March Book Reviews

Carina Lim ‘21


Rubyfruit Jungle by Rita Mae Brown

Length : 216 Pages

Rating : 7.5/10

Similar Books : Annie on My Mind by Nancy Garden

Rubyfruit Jungle is a powerful coming of age novel published in 1973 that was remarkable, even revolutionary in its day for its explicit portrayal of LGBT themes. Reviews are particularly mixed. It received much criticism at the time of publishing for Brown’s raunchy, sometimes profane writing and her frank portrayal of human sexuality that challenged antiquated beliefs of purity. However, it also received much flack in much more recent times for the absence of dynamic characters and certain scenes that didn’t age particularly well (like incest). To elaborate, it is obvious that the protagonist, Molly, is a thinly veiled autobiographical character. There is nothing inherently flawed with this, but Molly has almost 0 character development throughout the story, with her “I’m smarter, better, and more enlightened than everyone” attitude constantly present throughout. There is nothing human or realistic about her.  However, this is not to say that Rubyfruit Jungle was not a powerful, even symbolic book for many, and at the end of the day it’s important to note that this book was written in a completely different time. I appreciated the revolutionary nature of this book, but sometimes that in itself is simply not enough.
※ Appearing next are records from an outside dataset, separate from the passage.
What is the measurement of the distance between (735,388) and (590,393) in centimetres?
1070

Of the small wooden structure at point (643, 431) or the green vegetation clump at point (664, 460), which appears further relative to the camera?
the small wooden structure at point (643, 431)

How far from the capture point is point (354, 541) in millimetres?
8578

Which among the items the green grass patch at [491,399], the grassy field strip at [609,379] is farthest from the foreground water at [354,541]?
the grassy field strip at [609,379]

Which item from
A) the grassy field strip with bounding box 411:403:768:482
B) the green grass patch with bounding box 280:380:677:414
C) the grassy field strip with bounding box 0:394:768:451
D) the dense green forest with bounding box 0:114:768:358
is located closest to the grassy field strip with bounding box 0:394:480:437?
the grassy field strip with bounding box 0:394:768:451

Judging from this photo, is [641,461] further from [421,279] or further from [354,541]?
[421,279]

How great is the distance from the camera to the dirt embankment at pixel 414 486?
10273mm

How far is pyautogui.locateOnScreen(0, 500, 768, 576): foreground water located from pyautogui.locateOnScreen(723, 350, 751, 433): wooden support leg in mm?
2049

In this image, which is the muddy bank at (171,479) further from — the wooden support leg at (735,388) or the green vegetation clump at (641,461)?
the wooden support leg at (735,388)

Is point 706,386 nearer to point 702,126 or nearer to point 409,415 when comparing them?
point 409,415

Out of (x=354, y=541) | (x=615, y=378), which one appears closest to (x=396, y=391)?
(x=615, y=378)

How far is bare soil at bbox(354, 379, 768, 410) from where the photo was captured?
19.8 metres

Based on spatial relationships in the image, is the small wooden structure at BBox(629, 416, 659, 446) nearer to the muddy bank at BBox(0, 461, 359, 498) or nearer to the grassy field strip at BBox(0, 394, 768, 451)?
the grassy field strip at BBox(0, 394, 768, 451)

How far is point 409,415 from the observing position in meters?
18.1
Where the Crawdad’s Sing by Delia Owens

Length : 368 Pages

Rating : 6.5/10

When I first started reading this book, I was immensely enthralled by the almost poetic imagery in the introduction. (This was explained when I later found out that Owens used to be a nature writer). However, as the book progressed, it developed a YA-esque feel. Also, I definitely did not realize that this book focuses on romance, which I personally don’t particularly like. As the story progressed, this romance arc gradually became more and more trite. While I enjoyed Owen’s writing, I did not appreciate the plot. Recommended if you like romances and predictable murder mysteries.


Gilead by Marilynne Robinson

Length : 247 pages

Rating : 8.5/10

Similar Books : The Diary of a Country Priest by George Bernanos

Narrated by John Ames, a 76-year old pastor facing imminent death, Gilead is a letter to his 7 year old son, the fruit of his marriage with a much younger woman. It is set in 1956 in the small fictional town of Gilead, Iowa, and is written in the form of a diary, with long and short entries, moral advice, and anecdotal stories from his past. It won the pulitzer prize for fiction in 2005 and can be characterized by Robinson’s serene, enchanting prose. Throughout the novel, Ames describes his earliest memories of the generations before him, exploring his theological struggles on multiple fronts. While it starts off slow, Ames’ character is intriguing and one cannot help but be drawn in.


A Long Way Gone : Memoirs of a Boy Soldier by Ishmael Bael

Length : 229 Pages

Rating : 7.5/10

Straightforward and horrifyingly graphic, Bael narrates his involvement as a child soldier fighting rebels in the Sierra Leone Civil War. This book was a rather difficult read due to the nature of its content, and while the subject matter remains heartbreaking, the book itself was rather lacking. From an almost complete lack of context in the beginning to key moments being skimmed over and its vague ending, it constantly leaves more to be desired. It’s only redeeming point lies in its blunt portrayal of the realities faced by civilians in similarly war-torn countries, so I would still recommend this book to anyone looking to gain insight on the real cost of war.